El expediente, fechado el 11 de septiembre de 1973, está integrado por "el trabajo en el sitio del suceso, el peritaje balístico, el peritaje dactiloscópico, los testigos y la autopsia".

El informe de la fiscalía militar fue analizado por el doctor uruguayo Hugo Rodríguez, autor de un método conocido como la "autopsia histórica", que se aplica en casos en los que los restos humanos no están disponibles para su peritaje.

El experto, una eminencia mundial en medicina forense, concluyó que además de la herida del fusil AK-47, que provocó el estallido de la bóveda craneana, hay otra de un arma de calibre menor que dejó un orificio en una de los fragmentos óseos.

"Eso estaría indicando necesariamente que existió otro proyectil y que además ese otro proyectil fue disparado antes del que provocó la explosión", afirmó el doctor Rodríguez, director del departamento de medicina legal de la universidad uruguaya de la República.

Esta revelación se produce una semana después de que fueran exhumados los restos del presidente chileno con el fin de practicarle las pericias que en un plazo de tres meses determinarán las circunstancias de su muerte.

La diligencia fue ordenada por el juez de la Corte de Apelaciones de Santiago Mario Carroza y realizada por peritos del Servicio Médico Legal y de la Policía de Investigaciones ante un equipo de forenses y antropólogos.

La exhumación fue ordenada por el juez Carroza después de que en abril un informe del Servicio Médico Legal revelara "discordancias" entre la autopsia ordenada por el régimen militar y un peritaje hecho por la policía de investigaciones que hablaba de la existencia de tres heridas de bala (una de entrada y dos de salida).

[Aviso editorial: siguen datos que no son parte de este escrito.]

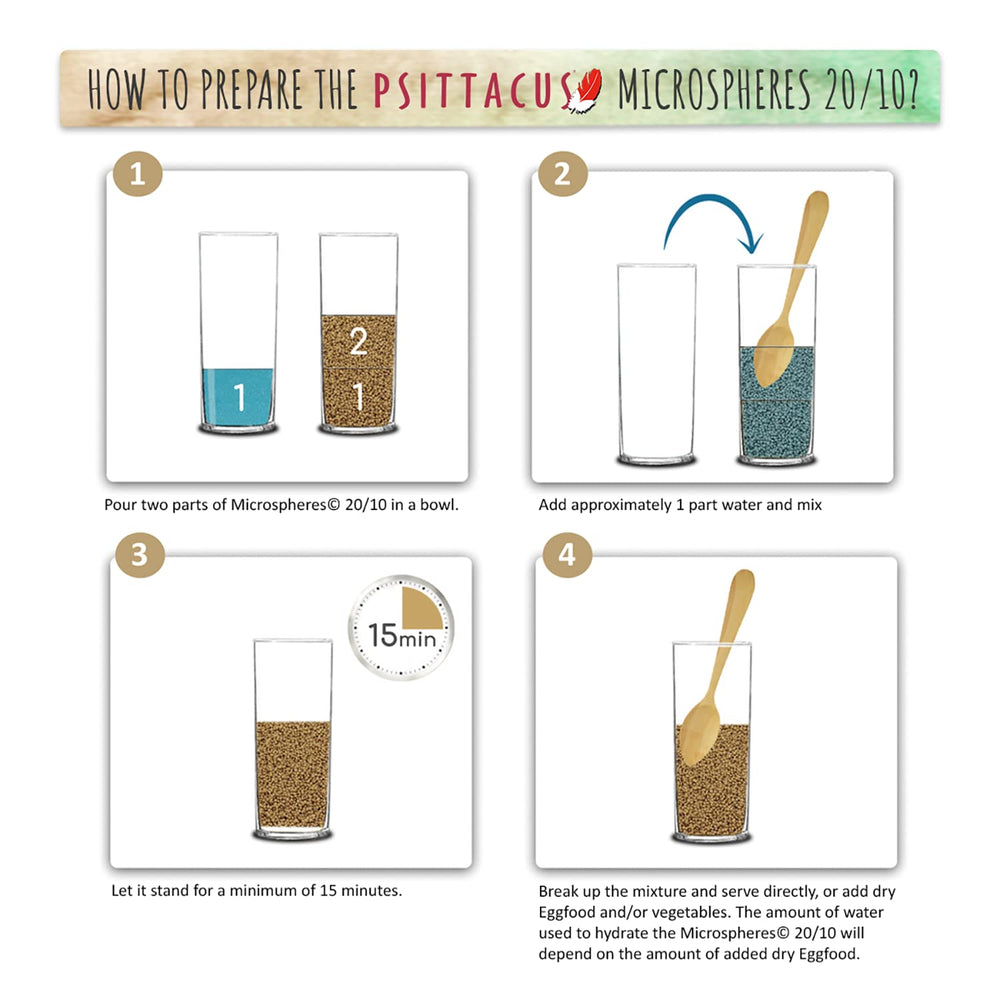 HOW TO PREPARE THE PSITTACUS MICROSPHERES 20/10?

1

1

2

1

Pour two parts of Microspheres© 20/10 in a bowl.

2

Add approximately 1 part water and mix

3

15min

Let it stand for a minimum of 15 minutes.

4

Break up the mixture and serve directly, or add dry Eggfood and/or vegetables. The amount of water used to hydrate the Microspheres© 20/10 will depend on the amount of added dry Eggfood.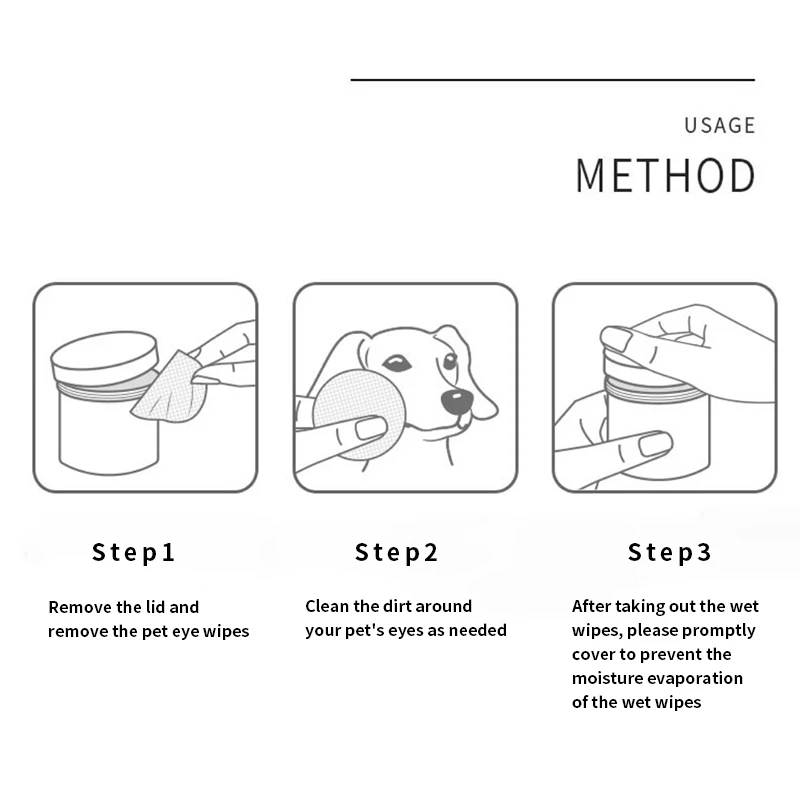 USAGE
METHOD

Step1

Remove the lid and remove the pet eye wipes

Step2

Clean the dirt around your pet's eyes as needed

Step3

After taking out the wet wipes, please promptly cover to prevent the moisture evaporation of the wet wipes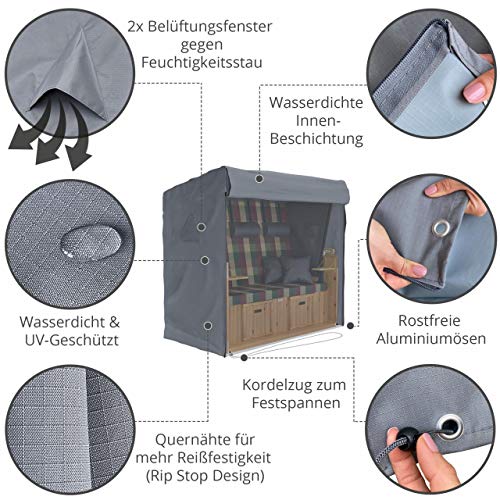 2x Belüftungsfenster gegen Feuchtigkeitsstau

Wasserdichte Innen-Beschichtung

Wasserdicht & UV-Geschützt

Rostfreie Aluminiumösen

Kordelzug zum Festspannen

Quernähte für mehr Reißfestigkeit (Rip Stop Design)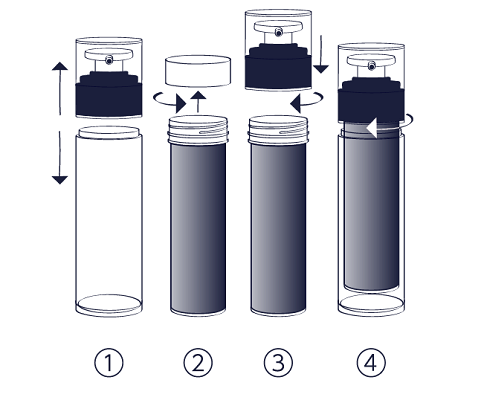 ① ② ③ ④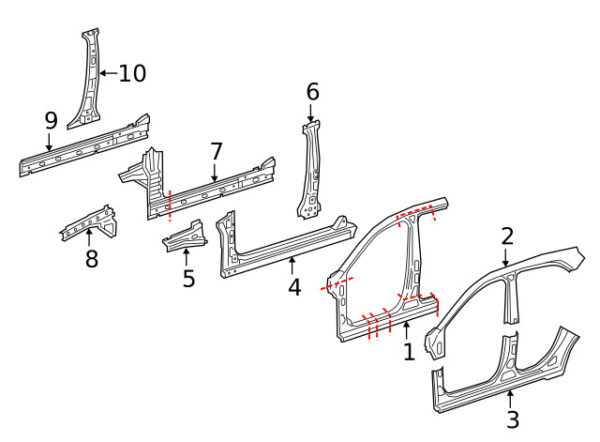 10
9
6
7
8
5
4
2
1
3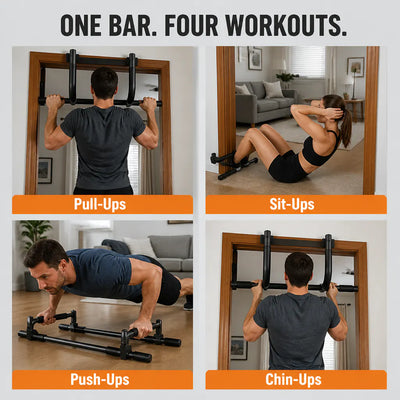 ONE BAR. FOUR WORKOUTS.

Pull-Ups

Sit-Ups

Push-Ups

Chin-Ups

Tras la difusión del reportaje, el abogado defensor de derechos humanos Eduardo Contreras declaró a TVN que "el programa confirma algunas verdades a medias que ya conocíamos y que es la presencia de militares y la existencia real de más de un disparo".

"La suerte de Allende estaba echada, suicidio u homicidio el presidente iba a morir ese día", señaló Contreras, para quien con estas nuevas revelaciones "la tesis del suicidio se puede tambalear", concluyó Contreras, autor del requerimiento para la exhumación del cadáver de Salvador Allende.